Beginning with the line where "Is the player's" appears, restate the lines word for word through the last one in the listing.

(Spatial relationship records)

↓↓↓

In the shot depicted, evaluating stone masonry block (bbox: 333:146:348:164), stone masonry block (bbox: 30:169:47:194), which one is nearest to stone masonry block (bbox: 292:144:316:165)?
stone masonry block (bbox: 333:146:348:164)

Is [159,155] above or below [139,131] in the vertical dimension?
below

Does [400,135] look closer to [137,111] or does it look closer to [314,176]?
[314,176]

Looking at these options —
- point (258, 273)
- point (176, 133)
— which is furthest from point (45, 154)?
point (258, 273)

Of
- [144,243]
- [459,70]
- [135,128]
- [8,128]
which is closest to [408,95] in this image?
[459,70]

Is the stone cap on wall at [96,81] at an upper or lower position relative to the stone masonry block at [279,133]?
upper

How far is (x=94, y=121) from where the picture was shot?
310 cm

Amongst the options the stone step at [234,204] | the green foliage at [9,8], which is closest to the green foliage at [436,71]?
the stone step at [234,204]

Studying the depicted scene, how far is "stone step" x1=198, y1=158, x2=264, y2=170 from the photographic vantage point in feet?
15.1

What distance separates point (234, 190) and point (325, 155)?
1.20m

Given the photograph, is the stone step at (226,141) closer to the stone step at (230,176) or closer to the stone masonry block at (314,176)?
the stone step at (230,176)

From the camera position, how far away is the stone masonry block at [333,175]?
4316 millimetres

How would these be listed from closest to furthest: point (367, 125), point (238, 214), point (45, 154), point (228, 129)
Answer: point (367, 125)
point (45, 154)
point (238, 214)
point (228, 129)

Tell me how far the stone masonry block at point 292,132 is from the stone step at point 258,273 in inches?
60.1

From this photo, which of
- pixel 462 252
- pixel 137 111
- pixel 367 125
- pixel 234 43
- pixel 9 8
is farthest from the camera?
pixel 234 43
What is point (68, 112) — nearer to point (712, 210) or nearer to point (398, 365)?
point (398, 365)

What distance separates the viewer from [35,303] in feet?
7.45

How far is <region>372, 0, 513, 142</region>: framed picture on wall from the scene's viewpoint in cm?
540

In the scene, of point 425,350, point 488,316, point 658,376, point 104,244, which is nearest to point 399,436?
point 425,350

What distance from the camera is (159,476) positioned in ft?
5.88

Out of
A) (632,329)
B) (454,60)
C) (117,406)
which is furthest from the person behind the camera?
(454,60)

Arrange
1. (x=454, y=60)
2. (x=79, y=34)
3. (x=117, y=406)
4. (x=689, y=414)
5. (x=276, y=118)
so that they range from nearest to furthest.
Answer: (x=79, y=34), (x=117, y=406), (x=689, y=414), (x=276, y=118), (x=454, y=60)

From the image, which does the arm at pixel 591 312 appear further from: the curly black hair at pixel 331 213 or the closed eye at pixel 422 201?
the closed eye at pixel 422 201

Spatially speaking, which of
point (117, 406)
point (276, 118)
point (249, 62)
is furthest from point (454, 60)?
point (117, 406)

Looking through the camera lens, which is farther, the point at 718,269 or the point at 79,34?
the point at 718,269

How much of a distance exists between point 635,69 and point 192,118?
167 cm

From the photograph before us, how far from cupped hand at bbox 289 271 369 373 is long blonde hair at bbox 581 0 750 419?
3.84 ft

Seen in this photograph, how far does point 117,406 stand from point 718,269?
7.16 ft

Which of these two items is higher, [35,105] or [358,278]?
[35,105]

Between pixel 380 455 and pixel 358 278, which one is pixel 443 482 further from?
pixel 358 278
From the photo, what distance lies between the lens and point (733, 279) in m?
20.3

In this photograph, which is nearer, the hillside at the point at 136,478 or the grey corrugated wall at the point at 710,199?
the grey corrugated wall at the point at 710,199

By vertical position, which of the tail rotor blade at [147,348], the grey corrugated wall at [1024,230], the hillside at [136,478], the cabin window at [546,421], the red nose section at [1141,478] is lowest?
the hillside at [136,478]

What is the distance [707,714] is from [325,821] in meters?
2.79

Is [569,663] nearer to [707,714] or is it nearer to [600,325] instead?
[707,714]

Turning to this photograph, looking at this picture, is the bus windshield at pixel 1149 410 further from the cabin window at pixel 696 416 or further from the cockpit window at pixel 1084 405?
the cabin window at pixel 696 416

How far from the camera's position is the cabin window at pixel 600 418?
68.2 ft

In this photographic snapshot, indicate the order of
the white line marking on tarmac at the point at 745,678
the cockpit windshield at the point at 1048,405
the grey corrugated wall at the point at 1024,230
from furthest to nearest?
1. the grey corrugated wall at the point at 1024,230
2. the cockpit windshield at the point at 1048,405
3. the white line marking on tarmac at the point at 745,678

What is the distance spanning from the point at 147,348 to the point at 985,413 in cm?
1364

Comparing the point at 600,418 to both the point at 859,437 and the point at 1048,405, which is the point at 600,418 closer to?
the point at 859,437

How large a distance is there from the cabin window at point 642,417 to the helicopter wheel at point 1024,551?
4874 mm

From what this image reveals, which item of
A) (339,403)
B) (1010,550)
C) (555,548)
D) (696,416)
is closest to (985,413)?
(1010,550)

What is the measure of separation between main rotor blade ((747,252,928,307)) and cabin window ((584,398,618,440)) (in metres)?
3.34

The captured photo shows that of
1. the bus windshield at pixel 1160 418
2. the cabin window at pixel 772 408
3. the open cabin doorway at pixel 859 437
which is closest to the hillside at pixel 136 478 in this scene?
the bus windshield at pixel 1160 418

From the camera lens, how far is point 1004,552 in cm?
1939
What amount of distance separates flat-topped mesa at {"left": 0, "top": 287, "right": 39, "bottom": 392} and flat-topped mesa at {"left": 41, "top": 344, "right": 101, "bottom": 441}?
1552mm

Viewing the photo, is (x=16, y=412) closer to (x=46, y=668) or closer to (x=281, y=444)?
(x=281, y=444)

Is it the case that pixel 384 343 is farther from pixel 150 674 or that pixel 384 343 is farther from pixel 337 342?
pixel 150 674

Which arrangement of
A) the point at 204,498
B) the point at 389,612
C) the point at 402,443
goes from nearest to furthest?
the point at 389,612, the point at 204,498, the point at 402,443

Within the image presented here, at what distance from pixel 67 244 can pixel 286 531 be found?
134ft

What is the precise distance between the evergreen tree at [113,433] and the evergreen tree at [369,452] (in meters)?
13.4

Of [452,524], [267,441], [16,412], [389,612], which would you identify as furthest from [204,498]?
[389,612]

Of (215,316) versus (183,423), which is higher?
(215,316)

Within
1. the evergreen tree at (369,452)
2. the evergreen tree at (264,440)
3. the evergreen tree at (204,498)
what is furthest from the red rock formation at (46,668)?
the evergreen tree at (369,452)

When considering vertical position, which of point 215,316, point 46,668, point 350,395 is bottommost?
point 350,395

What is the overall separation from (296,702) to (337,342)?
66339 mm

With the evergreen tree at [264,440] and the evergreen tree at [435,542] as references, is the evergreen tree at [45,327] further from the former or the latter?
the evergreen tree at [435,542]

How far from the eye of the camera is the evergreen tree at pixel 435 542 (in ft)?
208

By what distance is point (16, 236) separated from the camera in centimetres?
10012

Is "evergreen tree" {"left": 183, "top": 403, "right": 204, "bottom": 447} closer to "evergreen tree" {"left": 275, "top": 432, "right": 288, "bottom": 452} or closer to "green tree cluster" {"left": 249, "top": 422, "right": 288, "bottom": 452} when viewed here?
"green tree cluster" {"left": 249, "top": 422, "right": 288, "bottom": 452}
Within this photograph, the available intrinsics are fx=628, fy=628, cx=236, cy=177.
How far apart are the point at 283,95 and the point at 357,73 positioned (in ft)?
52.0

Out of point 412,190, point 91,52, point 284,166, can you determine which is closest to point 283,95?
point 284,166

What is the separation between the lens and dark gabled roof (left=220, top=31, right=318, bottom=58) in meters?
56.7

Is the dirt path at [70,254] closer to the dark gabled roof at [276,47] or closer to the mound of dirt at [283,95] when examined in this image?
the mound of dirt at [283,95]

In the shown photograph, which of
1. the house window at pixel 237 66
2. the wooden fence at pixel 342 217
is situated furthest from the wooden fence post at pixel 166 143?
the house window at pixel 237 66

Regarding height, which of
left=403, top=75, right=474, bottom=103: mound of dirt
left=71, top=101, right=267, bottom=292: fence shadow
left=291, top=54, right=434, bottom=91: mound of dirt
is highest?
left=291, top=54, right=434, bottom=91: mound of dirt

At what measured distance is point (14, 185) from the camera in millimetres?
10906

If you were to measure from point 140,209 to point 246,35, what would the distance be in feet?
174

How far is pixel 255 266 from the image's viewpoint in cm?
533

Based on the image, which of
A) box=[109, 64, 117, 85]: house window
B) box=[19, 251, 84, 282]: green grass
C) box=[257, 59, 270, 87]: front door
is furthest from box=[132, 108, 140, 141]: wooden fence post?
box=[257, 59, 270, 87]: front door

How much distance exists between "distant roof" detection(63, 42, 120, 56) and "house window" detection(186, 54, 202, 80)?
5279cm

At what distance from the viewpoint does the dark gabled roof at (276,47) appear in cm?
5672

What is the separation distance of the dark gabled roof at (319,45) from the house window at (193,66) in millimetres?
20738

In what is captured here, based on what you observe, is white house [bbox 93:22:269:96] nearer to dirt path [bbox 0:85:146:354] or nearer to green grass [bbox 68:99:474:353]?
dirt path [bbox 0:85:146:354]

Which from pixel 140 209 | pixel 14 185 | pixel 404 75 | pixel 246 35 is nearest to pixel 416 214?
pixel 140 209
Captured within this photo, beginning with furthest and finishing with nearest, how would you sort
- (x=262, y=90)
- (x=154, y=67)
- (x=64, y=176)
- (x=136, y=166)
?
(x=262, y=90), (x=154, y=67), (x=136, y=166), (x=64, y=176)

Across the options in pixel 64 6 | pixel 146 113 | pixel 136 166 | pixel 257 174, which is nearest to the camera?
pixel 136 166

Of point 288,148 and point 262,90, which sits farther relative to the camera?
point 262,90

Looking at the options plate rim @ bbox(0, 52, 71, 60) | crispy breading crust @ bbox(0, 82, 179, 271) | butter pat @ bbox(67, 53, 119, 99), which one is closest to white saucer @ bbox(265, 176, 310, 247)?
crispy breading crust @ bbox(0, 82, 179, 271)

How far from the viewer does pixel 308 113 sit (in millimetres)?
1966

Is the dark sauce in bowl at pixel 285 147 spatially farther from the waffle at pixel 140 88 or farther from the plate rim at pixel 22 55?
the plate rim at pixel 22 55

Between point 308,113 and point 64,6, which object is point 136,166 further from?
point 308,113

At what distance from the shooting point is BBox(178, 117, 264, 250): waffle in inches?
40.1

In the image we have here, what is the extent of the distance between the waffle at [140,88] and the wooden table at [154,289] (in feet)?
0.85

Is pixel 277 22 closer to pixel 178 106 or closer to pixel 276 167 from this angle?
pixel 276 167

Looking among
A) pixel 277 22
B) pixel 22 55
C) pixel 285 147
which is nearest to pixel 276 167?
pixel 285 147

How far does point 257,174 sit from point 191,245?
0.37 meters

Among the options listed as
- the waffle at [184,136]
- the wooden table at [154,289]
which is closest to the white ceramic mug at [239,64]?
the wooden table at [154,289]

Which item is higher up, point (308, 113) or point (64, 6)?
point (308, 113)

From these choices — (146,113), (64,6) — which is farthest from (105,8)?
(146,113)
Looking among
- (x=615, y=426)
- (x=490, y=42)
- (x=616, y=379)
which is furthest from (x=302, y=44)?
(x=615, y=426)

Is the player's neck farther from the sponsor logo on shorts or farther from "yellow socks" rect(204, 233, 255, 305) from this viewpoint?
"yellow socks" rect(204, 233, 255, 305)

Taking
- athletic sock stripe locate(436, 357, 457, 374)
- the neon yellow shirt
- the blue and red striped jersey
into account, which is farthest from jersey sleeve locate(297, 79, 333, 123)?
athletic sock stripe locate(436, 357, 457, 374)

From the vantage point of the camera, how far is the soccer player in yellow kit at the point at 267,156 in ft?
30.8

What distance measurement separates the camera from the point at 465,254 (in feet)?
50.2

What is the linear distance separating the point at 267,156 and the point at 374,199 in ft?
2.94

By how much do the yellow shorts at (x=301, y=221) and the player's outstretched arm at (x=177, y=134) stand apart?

↑↑↑

**Answer to the exercise**
Is the player's neck farther from the sponsor logo on shorts or farther from "yellow socks" rect(204, 233, 255, 305) from this viewpoint?
"yellow socks" rect(204, 233, 255, 305)

Taking
- athletic sock stripe locate(436, 357, 457, 374)
- the neon yellow shirt
- the blue and red striped jersey
into account, which is farthest from jersey sleeve locate(297, 79, 333, 123)?
athletic sock stripe locate(436, 357, 457, 374)

From the vantage point of the camera, how far is the soccer player in yellow kit at the point at 267,156 in ft?
30.8

What distance measurement separates the camera from the point at 465,254 (in feet)?
50.2

What is the linear distance separating the point at 267,156 and the point at 374,199 in ft?
2.94

By how much do the yellow shorts at (x=301, y=221) and the player's outstretched arm at (x=177, y=134) stand apart?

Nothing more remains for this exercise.